Vendre son bien immobilier à son enfant, à charge pour lui de payer une rente viagère entraîne une requalification de l’opération en donation. Ainsi, l’article 918 du Code civil dispose que « la valeur en pleine propriété des biens aliénés, soit à charge de rente viagère, soit à fonds perdus, ou avec réserve d’usufruit à l’un des successibles en ligne directe, est imputée sur la quotité disponible ».
Dans cette situation, il existe donc une présomption irréfragable de libéralité hors part successorale en lieu et place d’une vente en viager. Aucune preuve contraire ne peut être apportée pour éviter cette requalification.
Nous préciserons ici que cette présomption concerne la vente en viager à son enfant ou plus précisément à un successible en ligne directe, c'est-à-dire l’héritier présomptif au jour de l’acte d’aliénation. Ainsi, la présomption joue en cas de vente en viager à son petit-fils, si le père de ce dernier est décédé au moment de la vente. A l’inverse, si son père est toujours vivant, la vente en viager par le grand-père ne sera pas requalifiée en donation de façon irréfragable.

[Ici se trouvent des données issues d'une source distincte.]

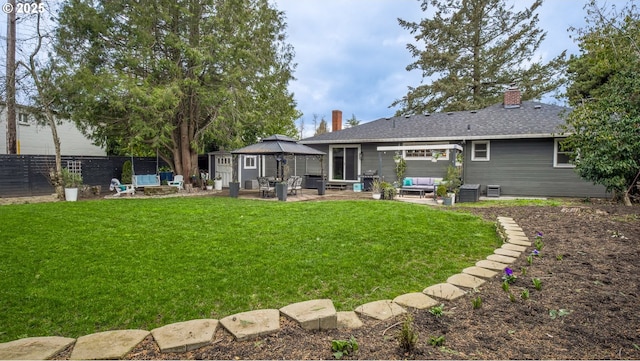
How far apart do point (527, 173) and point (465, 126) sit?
288 cm

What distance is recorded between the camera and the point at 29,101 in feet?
36.4

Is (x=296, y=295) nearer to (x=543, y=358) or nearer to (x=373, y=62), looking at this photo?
(x=543, y=358)

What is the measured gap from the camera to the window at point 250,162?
52.8 ft

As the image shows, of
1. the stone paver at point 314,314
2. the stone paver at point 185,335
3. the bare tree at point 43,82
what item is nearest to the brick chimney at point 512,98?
the stone paver at point 314,314

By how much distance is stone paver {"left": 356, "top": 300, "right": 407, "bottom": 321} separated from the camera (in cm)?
242

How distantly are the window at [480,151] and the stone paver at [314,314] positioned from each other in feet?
37.8

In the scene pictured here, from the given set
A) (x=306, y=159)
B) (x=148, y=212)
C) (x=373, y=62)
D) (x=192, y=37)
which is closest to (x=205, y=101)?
(x=192, y=37)

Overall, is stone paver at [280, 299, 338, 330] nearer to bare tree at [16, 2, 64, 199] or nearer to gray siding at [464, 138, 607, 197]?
bare tree at [16, 2, 64, 199]

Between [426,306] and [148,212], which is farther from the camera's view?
[148,212]

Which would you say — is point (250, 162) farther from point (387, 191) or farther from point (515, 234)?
point (515, 234)

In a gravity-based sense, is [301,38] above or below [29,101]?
above

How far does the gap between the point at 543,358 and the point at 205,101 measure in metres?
12.7

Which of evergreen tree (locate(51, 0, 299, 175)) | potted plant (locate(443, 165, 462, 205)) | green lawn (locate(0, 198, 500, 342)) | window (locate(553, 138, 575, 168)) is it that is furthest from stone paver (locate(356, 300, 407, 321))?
window (locate(553, 138, 575, 168))

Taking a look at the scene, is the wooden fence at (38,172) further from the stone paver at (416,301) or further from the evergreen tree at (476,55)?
the evergreen tree at (476,55)
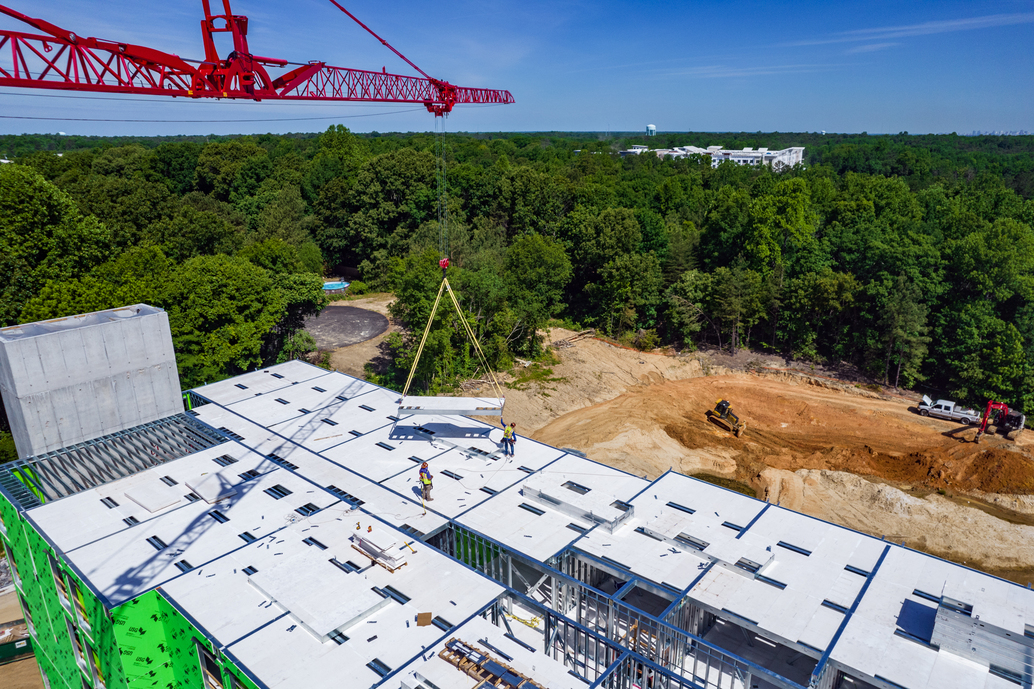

Par cette présomption de donation, le législateur a voulu éluder tout risque de donation déguisée en vente en viager. En effet, suivant le patrimoine du donateur, il peut être plus intéressant de payer des droits de mutation à titre onéreux que des droits de mutation à titre gratuit. Si cela est effectivement le cas, les parties auront intérêt fiscalement à vendre le bien immobilier en viager, sans que le vendeur ne réclame le versement de la rente viagère ou ne jouisse de l’usufruit. C’est pour éviter cela, qu’une vente en viager effectuée à ses enfants sera toujours considérée comme une donation.
En outre, sans cette requalification en donation, il serait facile pour le vendeur en viager de privilégier un enfant au détriment d’un autre. Nous rappellerons que le droit français actuel ne permet pas d’exhéréder ses enfants (sauf à dilapider son patrimoine ou en cas d’indignité). Ainsi, en requalifiant automatiquement en donation la vente en viager à un successible en ligne directe, le législateur simplifie une action en réduction pour reconstituer les réserves des héritiers lésés.
Le risque pour l’acquéreur en viager, dès lors qu’il est un successible en ligne directe du vendeur, est donc que la valeur du bien qui lui est transmise dépasse la quotité disponible (portion du patrimoine du défunt librement cessible), ce qui entraînerait une réduction en valeur de la donation présumée.
Cette présomption irréfragable peut toutefois être écartée. En effet, la jurisprudence estime que la présomption peut être écartée lorsque la vente en viager se fait au profit d’une société dont un héritier réservataire est associé.